Toile d’oubli

Quand l’essentiel de nos journées est occupé par une fuite devenue vitale dans le monde numérique, le monde matériel devient celui où l’on circule avec le statut d’étranger. Les réseaux sociaux sont maintenant, comme la terre l’était pour le géant Antée qui gagne en force quand ses pieds touchent le sol, la source inépuisable de vitalité à laquelle les vies sont dépendantes. Et une journée ordinaire doit comporter une plongée dans le monde virtuel nous métamorphosant en Narcisses subjugués par nos reflets virtuels.

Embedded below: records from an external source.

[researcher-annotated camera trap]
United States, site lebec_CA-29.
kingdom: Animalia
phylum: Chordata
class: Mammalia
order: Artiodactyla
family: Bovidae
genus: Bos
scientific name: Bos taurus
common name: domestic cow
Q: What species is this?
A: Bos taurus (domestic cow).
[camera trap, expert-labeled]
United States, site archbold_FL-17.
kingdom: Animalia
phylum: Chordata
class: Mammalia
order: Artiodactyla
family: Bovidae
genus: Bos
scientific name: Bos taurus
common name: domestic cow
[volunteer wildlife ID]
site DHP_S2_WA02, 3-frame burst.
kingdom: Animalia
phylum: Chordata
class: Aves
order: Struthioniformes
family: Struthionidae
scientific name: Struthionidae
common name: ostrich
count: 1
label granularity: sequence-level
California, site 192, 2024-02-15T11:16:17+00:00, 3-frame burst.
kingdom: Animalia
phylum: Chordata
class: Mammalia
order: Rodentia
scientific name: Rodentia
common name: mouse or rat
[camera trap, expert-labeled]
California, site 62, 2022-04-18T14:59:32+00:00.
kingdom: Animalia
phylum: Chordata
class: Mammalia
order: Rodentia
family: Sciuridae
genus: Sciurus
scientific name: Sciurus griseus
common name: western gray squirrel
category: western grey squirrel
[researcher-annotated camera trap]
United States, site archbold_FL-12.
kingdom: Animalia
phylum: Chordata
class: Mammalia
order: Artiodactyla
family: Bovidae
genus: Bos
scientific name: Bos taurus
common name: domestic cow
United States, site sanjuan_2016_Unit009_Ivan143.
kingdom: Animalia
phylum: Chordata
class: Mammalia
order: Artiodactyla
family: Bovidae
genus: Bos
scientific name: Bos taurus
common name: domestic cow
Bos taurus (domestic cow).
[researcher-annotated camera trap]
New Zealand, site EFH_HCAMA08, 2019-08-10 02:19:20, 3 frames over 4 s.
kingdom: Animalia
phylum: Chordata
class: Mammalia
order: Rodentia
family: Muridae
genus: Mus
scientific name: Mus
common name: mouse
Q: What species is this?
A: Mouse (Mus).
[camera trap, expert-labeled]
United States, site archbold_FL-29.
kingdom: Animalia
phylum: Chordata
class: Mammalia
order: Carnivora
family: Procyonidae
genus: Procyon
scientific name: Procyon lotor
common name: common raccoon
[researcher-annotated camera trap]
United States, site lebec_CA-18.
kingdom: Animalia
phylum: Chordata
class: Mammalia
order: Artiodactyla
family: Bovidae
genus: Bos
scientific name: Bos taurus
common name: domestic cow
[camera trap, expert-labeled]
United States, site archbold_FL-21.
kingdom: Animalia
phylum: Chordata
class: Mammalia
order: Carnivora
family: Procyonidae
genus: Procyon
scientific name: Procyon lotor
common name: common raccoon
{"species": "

Pour Kant, le rituel matinal consiste à se connecter avec le dynamisme du monde à travers la lecture du journal. Les débuts de journée du citoyen du monde actuel, ordinaire, sont marqués par une entrée dans l’univers formé par une toile, le web, par l’intermédiaire des réseaux sociaux. Et dès l’aurore, on s’extirpe de la réalité matérielle. Et c’est ainsi que, comme une substance toxique qui tient le cerveau et la volonté à sa merci, la réalité virtuelle a accaparé nos neurones.

Si X, anciennement Twitter, existait déjà à l’époque de Socrate, aurait-il aussi créé un compte ou se serait-il éloigné de ce vacarme qui aurait été vu comme une version anarchique de l’Ágora où les ombres de la réalité, aux dépens de notre lucidité, comme dans la célèbre caverne de l’allégorie, se projettent dans nos smartphones ou ordinateurs ? Et ces ombres vont jusqu’à occulter l’authenticité de nos relations et se dressent entre nos sens pour nous déconnecter de la réalité qui se trouve ensevelie sous les ténèbres d’une éclipse permanente, son soleil étant bloqué par l’univers lunaire virtuel.

Le numérique est devenu une concrétisation du Léthé, le fleuve de l’enfer qui, selon la mythologie grecque, provoque l’oubli. Quand on se baigne dans les réseaux sociaux, on supprime les souvenirs de la matérialité. Et c’est ainsi que la toile est le summum de la technique qui, d’après le philosophe Martin Heidegger, cause un « oubli de l’Être ». Le réel matériel cède et la réalité virtuelle impose son triomphe.

Et naviguant dans cet océan du numérique, on est comme Ulysse captif des caprices des mers qui s’érigent comme de redoutables obstacles qui l’éloignent d’Ithaque, son royaume et sa patrie. On est aussi déconnecté de notre monde réel quand on s’abandonne dans les bruits et les fureurs des réseaux sociaux. Comme Ulysse qui a résisté aux chants des sirènes, on doit aussi apprendre à dompter les voix de la cacophonie numérique, et son pouvoir aliénant durant nos voyages virtuels.